▶ Exercise details: Repeat exactly the lines of the listing from the line containing "Is point 226,269" through its last line, and nothing beyond them.

▶ Collection entries:
>> START

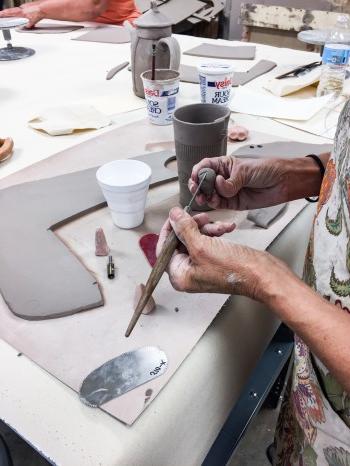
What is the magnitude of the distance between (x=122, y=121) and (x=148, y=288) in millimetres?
807

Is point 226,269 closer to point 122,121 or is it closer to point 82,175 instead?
point 82,175

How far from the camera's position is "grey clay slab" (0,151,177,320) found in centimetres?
63

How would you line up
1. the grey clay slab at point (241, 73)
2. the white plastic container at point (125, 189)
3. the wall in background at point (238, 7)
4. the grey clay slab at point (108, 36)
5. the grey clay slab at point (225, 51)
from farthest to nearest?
the wall in background at point (238, 7) → the grey clay slab at point (108, 36) → the grey clay slab at point (225, 51) → the grey clay slab at point (241, 73) → the white plastic container at point (125, 189)

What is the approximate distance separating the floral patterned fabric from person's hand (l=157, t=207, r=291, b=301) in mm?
→ 106

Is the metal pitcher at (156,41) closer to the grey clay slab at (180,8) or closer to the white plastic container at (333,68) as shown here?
the white plastic container at (333,68)

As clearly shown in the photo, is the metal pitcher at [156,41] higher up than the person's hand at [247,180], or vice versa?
the metal pitcher at [156,41]

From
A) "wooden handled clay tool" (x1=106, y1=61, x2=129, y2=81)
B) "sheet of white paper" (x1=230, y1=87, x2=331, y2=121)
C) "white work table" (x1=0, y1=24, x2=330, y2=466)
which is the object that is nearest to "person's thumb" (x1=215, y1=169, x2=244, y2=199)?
"white work table" (x1=0, y1=24, x2=330, y2=466)

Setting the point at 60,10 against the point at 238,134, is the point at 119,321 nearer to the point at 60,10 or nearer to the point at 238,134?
the point at 238,134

>> END

▶ Solution:
Is point 226,269 closer to point 122,121 or is it closer to point 82,175 instead?
point 82,175

How far from the camera's position is "grey clay slab" (0,151,177,320) found in centimetres?
63

How would you line up
1. the grey clay slab at point (241, 73)
2. the white plastic container at point (125, 189)
3. the wall in background at point (238, 7)
4. the grey clay slab at point (108, 36)
5. the grey clay slab at point (225, 51)
from farthest to nearest?
the wall in background at point (238, 7) → the grey clay slab at point (108, 36) → the grey clay slab at point (225, 51) → the grey clay slab at point (241, 73) → the white plastic container at point (125, 189)

What is the approximate distance separating the floral patterned fabric from person's hand (l=157, t=207, r=291, b=301) in mm?
→ 106

Is the metal pitcher at (156,41) closer to the grey clay slab at (180,8) or closer to the white plastic container at (333,68) as shown here?
the white plastic container at (333,68)

As clearly shown in the photo, is the metal pitcher at [156,41] higher up than the person's hand at [247,180], or vice versa?
the metal pitcher at [156,41]

From
A) "wooden handled clay tool" (x1=106, y1=61, x2=129, y2=81)
B) "sheet of white paper" (x1=230, y1=87, x2=331, y2=121)
C) "white work table" (x1=0, y1=24, x2=330, y2=466)
which is the object that is nearest to "person's thumb" (x1=215, y1=169, x2=244, y2=199)?
"white work table" (x1=0, y1=24, x2=330, y2=466)

Setting the point at 60,10 against the point at 238,134, is the point at 119,321 nearer to the point at 60,10 or nearer to the point at 238,134?
the point at 238,134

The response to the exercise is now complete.